In mid-February, a video surfaced on the internet in which Democratic presidential hopeful Michael Bloomberg insulted the intelligence of farmers. “I could teach anybody … to be a farmer,” Bloomberg told an audience at the University of Oxford in 2016. But to work in the modern “information economy,” the former New York mayor said, “you have to have a lot more gray matter.”
In an online discussion of the video, I suggested that no explanation for Bloomberg’s callous remarks would work with many of the people I grew up with in Iowa. An Iowa farmer named Tommy Hoffert agreed. He didn’t appreciate Bloomberg’s suggestion that farming was easy or required less brainpower. I was happy to discover that Hoffert and I shared an Iowa connection — and a connection to the military.
Hoffert served seven years in the U.S. Air Force, starting in 1982. When he was a young airman first class, he was stationed at Ellsworth Air Force Base in South Dakota as an aircraft structural repair technician. He worked on B-52 bombers, KC-135 aerial refueling tankers, and other aircraft. Eventually, he was assigned to drive field maintenance shop 13’s repair truck, called FM 13, on the flight line, the area of an airport where planes are parked and serviced. His job was to haul technicians, tools, or parts to where they were needed.
“One day, our shop received these very expensive steel cabinets. Very heavy with ball bearing drawers and steel dividers in the drawers to separate hardware or tools. … They held a heck of a lot of hardware. They decided to put one of these cabinets into FM 13, which was their first mistake. The second was not securing it. Arguably, putting me behind the wheel was the third,” Hoffert told me.
“The winter of ‘85–6 hit us pretty good,” he recalled. A blizzard had dumped snowdrifts as high as B-52 wings. Snowplows tried to carve paths on the runway, but the planes were grounded. There wasn’t much to do besides chasing plastic engine intake covers as they blew down the flight line.

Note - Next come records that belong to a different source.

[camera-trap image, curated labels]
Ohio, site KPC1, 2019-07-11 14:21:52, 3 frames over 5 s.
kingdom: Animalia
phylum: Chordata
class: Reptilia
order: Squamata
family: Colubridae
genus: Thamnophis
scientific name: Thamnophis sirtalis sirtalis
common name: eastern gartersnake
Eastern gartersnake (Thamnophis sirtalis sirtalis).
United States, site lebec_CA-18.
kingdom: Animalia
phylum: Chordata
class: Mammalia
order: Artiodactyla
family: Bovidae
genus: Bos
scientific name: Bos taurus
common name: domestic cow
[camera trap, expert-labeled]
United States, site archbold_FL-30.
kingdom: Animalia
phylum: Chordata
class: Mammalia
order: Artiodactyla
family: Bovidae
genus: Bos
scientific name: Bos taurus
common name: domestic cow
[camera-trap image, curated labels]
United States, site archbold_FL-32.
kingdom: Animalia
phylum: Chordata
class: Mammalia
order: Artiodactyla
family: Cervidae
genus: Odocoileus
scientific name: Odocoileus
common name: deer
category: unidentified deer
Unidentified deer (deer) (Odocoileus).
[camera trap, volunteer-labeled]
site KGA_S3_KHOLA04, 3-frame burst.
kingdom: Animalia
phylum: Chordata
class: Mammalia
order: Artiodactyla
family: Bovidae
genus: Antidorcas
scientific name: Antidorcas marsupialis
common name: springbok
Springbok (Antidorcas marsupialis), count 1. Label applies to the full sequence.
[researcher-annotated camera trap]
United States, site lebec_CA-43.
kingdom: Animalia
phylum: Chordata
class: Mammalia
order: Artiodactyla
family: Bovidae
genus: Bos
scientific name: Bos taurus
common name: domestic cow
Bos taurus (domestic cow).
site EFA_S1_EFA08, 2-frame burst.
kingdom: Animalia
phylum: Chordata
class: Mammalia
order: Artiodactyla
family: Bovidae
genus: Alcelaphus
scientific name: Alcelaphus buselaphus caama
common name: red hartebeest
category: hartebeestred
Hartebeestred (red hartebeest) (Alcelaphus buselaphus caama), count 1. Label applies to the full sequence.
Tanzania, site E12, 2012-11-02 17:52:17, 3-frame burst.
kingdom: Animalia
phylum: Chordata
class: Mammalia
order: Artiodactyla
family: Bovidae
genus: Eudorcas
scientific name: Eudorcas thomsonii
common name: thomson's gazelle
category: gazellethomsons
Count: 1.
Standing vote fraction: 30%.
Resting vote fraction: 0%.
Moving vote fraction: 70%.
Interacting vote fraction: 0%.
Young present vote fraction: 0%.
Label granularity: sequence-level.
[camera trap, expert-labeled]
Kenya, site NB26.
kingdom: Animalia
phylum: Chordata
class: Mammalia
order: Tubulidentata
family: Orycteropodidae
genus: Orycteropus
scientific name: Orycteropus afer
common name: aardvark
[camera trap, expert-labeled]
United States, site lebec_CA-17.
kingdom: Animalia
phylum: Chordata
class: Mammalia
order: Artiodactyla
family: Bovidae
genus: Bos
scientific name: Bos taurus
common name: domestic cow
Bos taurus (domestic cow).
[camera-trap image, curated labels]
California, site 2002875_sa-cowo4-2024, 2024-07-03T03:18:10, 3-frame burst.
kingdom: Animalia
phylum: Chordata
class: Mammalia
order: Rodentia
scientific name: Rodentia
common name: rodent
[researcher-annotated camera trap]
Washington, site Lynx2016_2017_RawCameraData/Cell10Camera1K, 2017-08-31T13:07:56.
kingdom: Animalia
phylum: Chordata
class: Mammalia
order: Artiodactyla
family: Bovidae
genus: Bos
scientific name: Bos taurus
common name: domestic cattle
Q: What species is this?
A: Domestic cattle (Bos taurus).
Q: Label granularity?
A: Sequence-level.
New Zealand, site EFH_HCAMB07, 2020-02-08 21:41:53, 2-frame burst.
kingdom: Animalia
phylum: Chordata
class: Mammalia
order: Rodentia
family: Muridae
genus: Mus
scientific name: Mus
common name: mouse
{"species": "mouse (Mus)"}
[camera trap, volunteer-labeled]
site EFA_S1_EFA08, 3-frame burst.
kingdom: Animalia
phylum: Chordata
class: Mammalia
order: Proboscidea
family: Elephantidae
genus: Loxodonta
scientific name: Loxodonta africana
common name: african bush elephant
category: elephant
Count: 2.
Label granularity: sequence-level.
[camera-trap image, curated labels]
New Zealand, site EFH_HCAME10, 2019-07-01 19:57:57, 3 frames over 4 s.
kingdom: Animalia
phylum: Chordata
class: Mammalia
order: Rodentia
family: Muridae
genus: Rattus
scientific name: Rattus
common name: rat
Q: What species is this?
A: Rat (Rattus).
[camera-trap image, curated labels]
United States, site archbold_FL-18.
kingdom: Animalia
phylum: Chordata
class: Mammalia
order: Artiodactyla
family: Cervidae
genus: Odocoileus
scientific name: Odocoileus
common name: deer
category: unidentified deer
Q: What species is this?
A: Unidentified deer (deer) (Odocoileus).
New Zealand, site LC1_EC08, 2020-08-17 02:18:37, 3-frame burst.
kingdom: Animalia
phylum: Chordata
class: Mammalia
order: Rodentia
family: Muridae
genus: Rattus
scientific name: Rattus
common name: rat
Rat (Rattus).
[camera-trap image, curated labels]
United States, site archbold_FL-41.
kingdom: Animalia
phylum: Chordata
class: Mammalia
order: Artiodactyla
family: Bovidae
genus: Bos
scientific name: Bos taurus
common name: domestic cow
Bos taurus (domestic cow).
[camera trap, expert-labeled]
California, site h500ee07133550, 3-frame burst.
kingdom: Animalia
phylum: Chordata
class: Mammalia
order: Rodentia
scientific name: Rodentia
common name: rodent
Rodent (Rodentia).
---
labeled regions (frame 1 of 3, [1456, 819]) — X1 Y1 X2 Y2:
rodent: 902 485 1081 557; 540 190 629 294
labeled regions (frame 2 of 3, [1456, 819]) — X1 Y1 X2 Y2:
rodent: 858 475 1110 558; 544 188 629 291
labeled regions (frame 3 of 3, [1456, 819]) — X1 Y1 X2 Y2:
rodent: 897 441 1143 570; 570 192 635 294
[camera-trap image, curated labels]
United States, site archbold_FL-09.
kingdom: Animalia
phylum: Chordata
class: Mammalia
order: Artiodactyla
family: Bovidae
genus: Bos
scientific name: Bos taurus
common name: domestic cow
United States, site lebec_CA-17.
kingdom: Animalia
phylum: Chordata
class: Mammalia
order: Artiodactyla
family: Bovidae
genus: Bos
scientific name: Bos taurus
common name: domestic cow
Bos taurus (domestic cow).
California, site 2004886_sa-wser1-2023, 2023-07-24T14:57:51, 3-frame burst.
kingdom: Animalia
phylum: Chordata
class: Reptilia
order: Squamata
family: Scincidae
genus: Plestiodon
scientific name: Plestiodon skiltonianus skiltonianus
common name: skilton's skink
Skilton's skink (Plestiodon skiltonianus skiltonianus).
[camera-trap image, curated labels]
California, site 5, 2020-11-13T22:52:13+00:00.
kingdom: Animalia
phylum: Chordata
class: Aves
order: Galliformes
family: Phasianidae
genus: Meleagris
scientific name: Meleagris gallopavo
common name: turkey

“We discovered FM 13 could blast through snowdrifts like a bulldozer,” Hoffert said. “We would hit them, and an airman would bounce around the back of the truck. We were cruising along, and I saw a big, beautiful drift just calling me over to bust through it.”
Hoffert told the others to hang on and hit the gas. They slammed into the snow at a speed in excess of 25 mph, but that drift didn’t collapse like the others. Instead, FM 13 was launched into a jump that would have made the Duke boys from The Dukes of Hazzard jealous.
Everything in the back of the truck flew into the air. The airmen were fine, but all 10 drawers of the tool cabinet had flown open, and “FM 13 looked like a hardware store after a tornado.”
The shop chief was furious when the truck returned. An inch of hardware littered the floor of the truck. There were bolts, nuts, screws, rivets, cotter pins, roll pins, airlocs, hilocs, jo-bolts, nut plates, cherrylocks, and more. There were at least 100 different types of aircraft hardware. It rolled out like an avalanche when the doors were opened. It was under the seats.
The airmen began the long task of sweeping it all up with brooms, dumping it so that it nearly filled a 50-gallon drum. It would take weeks or months of tedious, dull work to sort all the different bits into separate boxes again.
Fortunately, Hoffert had already managed to get himself transferred to his next duty station. He would soon be on his way to a warm base in California. The shop chief did his best to make sure he didn’t transfer until the hardware sorting was done, but Hoffert worked the bureaucracy so he could “get the heck out of Dodge.”
Hoffert laughed while telling me this story. “As far as I know,” he said, “the drum is in a hangar somewhere with my name on it.”
He’s an Iowa farmer now, and despite whatever Bloomberg might think, I’d say Tommy Hoffert, both in his service to America and in his ability to escape the hardware sorting, has proven himself to be a pretty sharp guy.
Trent Reedy served as a combat engineer in the Iowa National Guard from 1999 to 2005, including a tour of duty in Afghanistan.